APIs & Crawl Budget: Don’t block API requests if they load important content
An attendee asked whether a website should disallow subdomains that are sending API requests, as they seemed to be taking up a lot of crawl budget. They also asked how API endpoints are discovered or used by Google.
You could help avoid crawl budget issues here by making sure the API results are cached well and don’t contain timestamps in the URL. If you don’t care about the content being returned to Google, you could block the API subdomains from being crawled, but you should test this out first to make sure it doesn’t stop critical content from being rendered.
John suggested making a test page that doesn’t crawl the API, or uses a broken URL for it, and see how the page renders in the browser (and for Google).
Legal and age-verification interstitials can affect crawling
Interstitials (for example, those that require users to verify their age before browsing) can have a negative impact on crawling and indexing if not implemented properly. Googlebot doesn’t click buttons or fill in forms, so any interstitial that requires those actions before the page is loaded may prevent Googlebot from crawling the content itself. Ideally, it’s recommended to use JS/CSS to display interstitials on top of existing content that’s already been loaded in. Because the content is still being loaded and users can access it after navigating the interstitial, this would not be seen as cloaking.
Not all hidden text is considered bad
One user asked whether all hidden text goes against Google’s Webmaster guidelines. John explained that hidden text becomes problematic when it’s there to deceive search engines. Google is generally pretty good at identifying when this is the case, so hidden text that’s not deceptive is generally not a problem. One example given is around accessibility. Content that’s there to aid screen readers (but isn’t visible on the page) is just one way that hidden text can serve a very valid purpose.
Showing less content to search engines than to users isn’t necessarily a cloaking issue
John was asked about a website that had a lot of noindexed pages that had HTTP errors. They asked whether it’s considered ‘cloaking‘ to show an empty HTML page to bots to get those URLs de-indexed, while still showing users the page.
John mentioned that the part of ‘cloaking’ that is an issue is when search engines get more or vastly different content than users. Google wants to avoid promising users something they can’t find when they go to a page from a query. However, showing an empty page with a noindex will cause Google to drop those URLs and they will not care if users see something different because the page will not appear in search results.
Google ignores content in ‘noscript’ tags
A question was asked about whether using noscript tags could be a workaround for getting content seen by Google. John said that Google generally ignores content in noscript tags, so it wouldn’t be a workaround if the content you are including in noscript was content that you wanted to be included for indexing.

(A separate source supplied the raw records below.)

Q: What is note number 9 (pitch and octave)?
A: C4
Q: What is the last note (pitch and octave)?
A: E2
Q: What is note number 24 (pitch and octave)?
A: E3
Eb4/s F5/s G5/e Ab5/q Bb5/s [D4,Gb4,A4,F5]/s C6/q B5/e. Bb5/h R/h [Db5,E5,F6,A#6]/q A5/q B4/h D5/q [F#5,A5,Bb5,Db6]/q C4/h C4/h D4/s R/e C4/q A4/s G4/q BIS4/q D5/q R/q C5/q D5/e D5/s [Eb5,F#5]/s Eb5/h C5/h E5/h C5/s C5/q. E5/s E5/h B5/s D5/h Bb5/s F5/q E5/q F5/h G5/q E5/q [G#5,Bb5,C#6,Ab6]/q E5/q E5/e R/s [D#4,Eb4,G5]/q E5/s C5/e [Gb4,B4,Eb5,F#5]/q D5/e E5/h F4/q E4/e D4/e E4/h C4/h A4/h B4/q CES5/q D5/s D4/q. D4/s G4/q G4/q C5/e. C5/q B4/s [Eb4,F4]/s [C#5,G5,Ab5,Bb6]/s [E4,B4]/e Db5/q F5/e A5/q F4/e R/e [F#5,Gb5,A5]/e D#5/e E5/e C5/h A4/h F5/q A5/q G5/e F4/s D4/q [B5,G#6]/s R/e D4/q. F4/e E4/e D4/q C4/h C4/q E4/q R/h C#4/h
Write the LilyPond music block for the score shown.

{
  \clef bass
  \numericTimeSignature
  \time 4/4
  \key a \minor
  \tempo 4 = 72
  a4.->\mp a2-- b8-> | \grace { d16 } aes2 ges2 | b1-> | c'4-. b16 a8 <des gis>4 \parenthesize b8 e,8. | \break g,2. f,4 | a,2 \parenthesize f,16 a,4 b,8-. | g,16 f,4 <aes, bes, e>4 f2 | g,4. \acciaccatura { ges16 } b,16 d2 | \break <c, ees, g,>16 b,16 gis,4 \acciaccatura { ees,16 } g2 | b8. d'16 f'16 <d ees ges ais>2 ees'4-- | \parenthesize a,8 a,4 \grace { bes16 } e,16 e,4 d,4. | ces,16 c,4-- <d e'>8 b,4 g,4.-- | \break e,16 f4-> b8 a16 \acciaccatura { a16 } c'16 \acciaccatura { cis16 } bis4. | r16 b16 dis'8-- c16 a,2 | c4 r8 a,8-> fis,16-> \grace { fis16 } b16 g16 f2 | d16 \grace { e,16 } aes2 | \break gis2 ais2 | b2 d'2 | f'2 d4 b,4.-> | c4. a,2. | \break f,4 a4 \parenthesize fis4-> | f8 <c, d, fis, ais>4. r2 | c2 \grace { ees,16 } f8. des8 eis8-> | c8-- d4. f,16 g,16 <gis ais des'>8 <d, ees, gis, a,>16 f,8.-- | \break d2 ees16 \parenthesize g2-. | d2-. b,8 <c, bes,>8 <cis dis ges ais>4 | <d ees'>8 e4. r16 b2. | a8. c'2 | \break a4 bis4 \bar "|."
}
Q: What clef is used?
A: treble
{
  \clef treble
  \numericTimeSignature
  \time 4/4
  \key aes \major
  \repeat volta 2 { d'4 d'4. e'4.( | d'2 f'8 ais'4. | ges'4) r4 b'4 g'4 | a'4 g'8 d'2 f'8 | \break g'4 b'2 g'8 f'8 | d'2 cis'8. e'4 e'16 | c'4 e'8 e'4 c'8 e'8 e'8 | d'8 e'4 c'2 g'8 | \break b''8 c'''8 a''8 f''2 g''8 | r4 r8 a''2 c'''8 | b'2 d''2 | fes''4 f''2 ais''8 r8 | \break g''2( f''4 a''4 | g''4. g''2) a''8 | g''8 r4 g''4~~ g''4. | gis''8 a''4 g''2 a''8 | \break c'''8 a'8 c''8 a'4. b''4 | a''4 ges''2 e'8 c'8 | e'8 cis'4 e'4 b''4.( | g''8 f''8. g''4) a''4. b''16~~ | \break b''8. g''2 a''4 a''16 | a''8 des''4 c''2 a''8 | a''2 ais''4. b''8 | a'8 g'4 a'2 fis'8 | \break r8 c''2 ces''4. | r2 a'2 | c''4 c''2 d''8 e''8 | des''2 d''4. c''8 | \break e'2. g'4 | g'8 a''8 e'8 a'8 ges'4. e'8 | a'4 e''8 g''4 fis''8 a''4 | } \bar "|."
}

Google can only index what Googlebot sees
In response to a question about whether there are cloaking issues around showing Google different content vs. what a user would see on a more personalized page, John clarified that only what Googlebot sees is indexed. Googlebot usually crawls from the US and crawls without cookies, so whatever content is there would be what is indexed for the website. So, on personalized pages, make sure that you’re only changing things for users that are not critical to how you want to be seen in search.
Use View Source or Inspect Element to Ensure Hidden Content is Readily Accessible in the HTML
If you have content hidden behind a tab or accordion, John recommends using the view source or inspect element tool to ensure the content is in the HTML by default. Content pre-loaded on the HTML will be treated as normal content on the page, however, if it requires an interaction to load, Google will not be able to crawl or index it.
Ensure Accordion FAQS Are Set up Correctly When Using Structured Markup
An accordion style format can be used with FAQ structured markup to expand the answers when clicked on, as long as the question is visible by default.
Above the Fold Content is Not Always Prioritized For Rankings
Google doesn’t necessarily prioritize the content above the fold when ranking a page, but will also take into account other elements on the site.